── TEXT PROVIDED

Dear Friends,

I would like to share with you some of my thoughts as I pass the long hours peeling bags of onions, washing dozens of large oily pots, or when I am asked to explain myself to those around me, people who find it difficult to understand my motives.

Why does a man of my age — married with two children — “need all this?” Why is it “worth my while” to refuse serving the Occupied Territories? Such questions have forced me to examine my actions from the perspective of the other prisoners.

Here is a man, thirty-six years old, who is imprisoned with soldiers half his age. He is separated from his family, forbidden to take off his hat (even when sitting in his cell or while eating), forbidden to use a pillow or sheets, to wear a watch, to eat in the dining hall (rather, he eats on a folding table in the hallway near his cell, all the while behind bars), forbidden to speak while working or while eating. He is forced to work fourteen hours a day in the kitchen or cleaning the bathrooms on the base, to stand at attention and yell “Attention!” every time an officer passes, and to obey a long list of other commands and prohibitions, whose sole purpose is to humiliate him.

Why would anybody in his right mind subject himself to this?

In order to answer the above question seriously, one has to recall the alternative, what it was I refused to do. There is indeed an effort to humiliate me through a variety of regulations. But I believe that humiliating another human being is more humiliating by far.

────

* **REQUIRED ACTION 1**:
Do these statements agree with the prison letter? Answer yes or no for each, quoting the words from the letter that decide it.
(a) The writer is thirty-six years old.
(b) The writer is allowed to eat in the dining hall.
(c) The work in the kitchen or bathrooms lasts eight hours a day.
* **REQUIRED ACTION 2**: Output the part of the prison letter between "Here is a man, thirty-six" and "himself to this?", inclusive.
* **REQUIRED ACTION 3**: Go on with the prison letter, starting after its last sentence.

── DATA PROVIDED

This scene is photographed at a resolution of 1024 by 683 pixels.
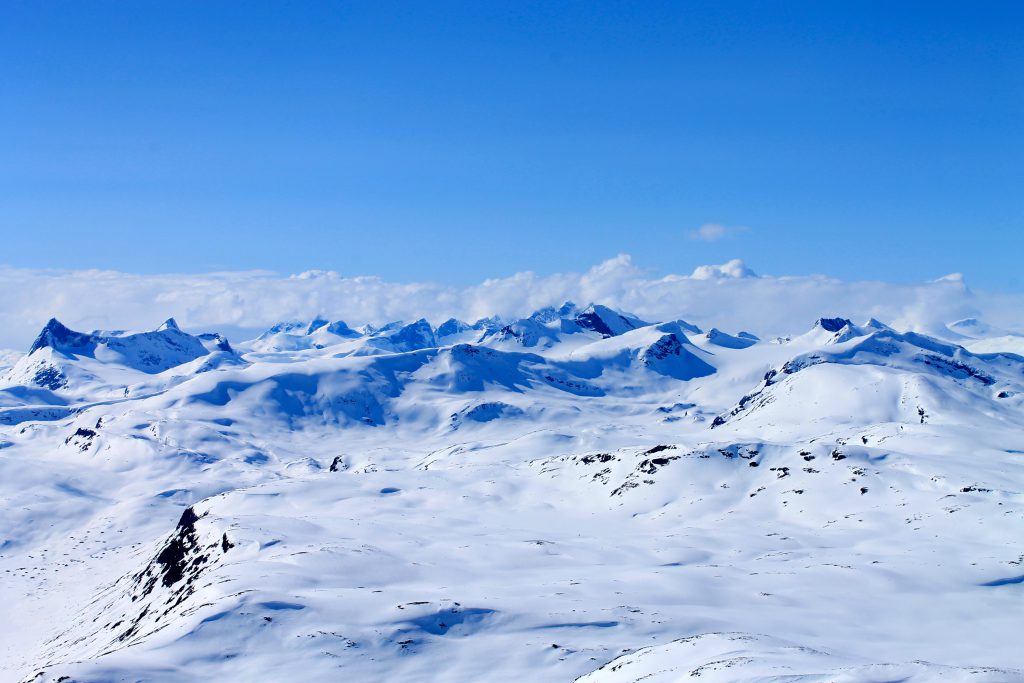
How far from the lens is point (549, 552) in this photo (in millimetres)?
92625

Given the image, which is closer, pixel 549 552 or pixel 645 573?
pixel 645 573

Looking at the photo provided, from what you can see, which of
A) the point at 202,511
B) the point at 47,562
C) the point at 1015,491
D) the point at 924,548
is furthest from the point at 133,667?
the point at 47,562

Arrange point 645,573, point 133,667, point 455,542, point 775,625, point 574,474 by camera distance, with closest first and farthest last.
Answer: point 133,667, point 775,625, point 645,573, point 455,542, point 574,474

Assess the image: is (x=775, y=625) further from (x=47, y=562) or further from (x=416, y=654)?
(x=47, y=562)

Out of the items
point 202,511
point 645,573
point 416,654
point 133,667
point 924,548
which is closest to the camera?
point 133,667

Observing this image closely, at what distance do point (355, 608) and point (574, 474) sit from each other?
89.6 meters

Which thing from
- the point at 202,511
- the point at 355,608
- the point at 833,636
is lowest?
the point at 833,636

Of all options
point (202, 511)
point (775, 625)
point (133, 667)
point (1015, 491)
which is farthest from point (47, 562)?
point (1015, 491)

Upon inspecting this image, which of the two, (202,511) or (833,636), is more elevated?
(202,511)

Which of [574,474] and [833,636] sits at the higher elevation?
[574,474]

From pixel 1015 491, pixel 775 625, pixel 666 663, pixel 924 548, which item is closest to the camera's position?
pixel 666 663

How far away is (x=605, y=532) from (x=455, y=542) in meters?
25.0

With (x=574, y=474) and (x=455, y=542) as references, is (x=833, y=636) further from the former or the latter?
(x=574, y=474)

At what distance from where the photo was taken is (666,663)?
152 feet
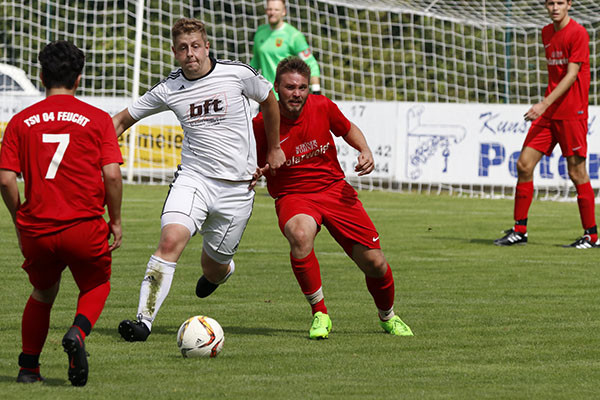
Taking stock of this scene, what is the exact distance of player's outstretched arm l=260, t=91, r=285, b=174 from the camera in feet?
22.9

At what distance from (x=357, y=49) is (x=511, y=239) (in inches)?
657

────

* **RESPONSE AREA 1**:
(a) Yes: "Here is a man, thirty-six years old"
(b) No: "forbidden to take off his hat (even when sitting in his cell or while eating), forbidden to use a pillow or sheets, to wear a watch, to eat in the dining hall"
(c) No: "He is forced to work fourteen hours a day in the kitchen or cleaning the bathrooms on the base"

* **RESPONSE AREA 2**:
Here is a man, thirty-six years old, who is imprisoned with soldiers half his age. He is separated from his family, forbidden to take off his hat (even when sitting in his cell or while eating), forbidden to use a pillow or sheets, to wear a watch, to eat in the dining hall (rather, he eats on a folding table in the hallway near his cell, all the while behind bars), forbidden to speak while working or while eating. He is forced to work fourteen hours a day in the kitchen or cleaning the bathrooms on the base, to stand at attention and yell “Attention!” every time an officer passes, and to obey a long list of other commands and prohibitions, whose sole purpose is to humiliate him.

Why would anybody in his right mind subject himself to this?

* **RESPONSE AREA 3**:
To look, for example, into the eyes of a Palestinian at a checkpoint and prevent him or her from reaching work, school or the hospital. To look into the eyes of the residents upon whom I have just imposed another day of curfew — a curfew that seems to have no beginning and no end. To look into the eyes of a farmer whose orchards I am ordered to uproot — or in the eyes of a family whose house I am about to demolish, and to see my reflection in the eyes of these people: A despised soldier in front of trembling people who beg for his mercy. This, to me, is much, much more humiliating.

There are, of course, those who claim that the presence of people like me in the Occupied Territories can make the occupation more humane. Indeed, it cannot be denied that one can uproot an orchard politely, demolish a house quietly and in a civilized manner, and perhaps even expel an entire population from their village — as has been done in South Hebron — in an organized and less violent way. It is possible, it seems, to calmly dispossess and oppress an entire people. The question, however, still arises — can a person who wishes to retain his humanity carry out such actions?

For me, the answer is clear: No.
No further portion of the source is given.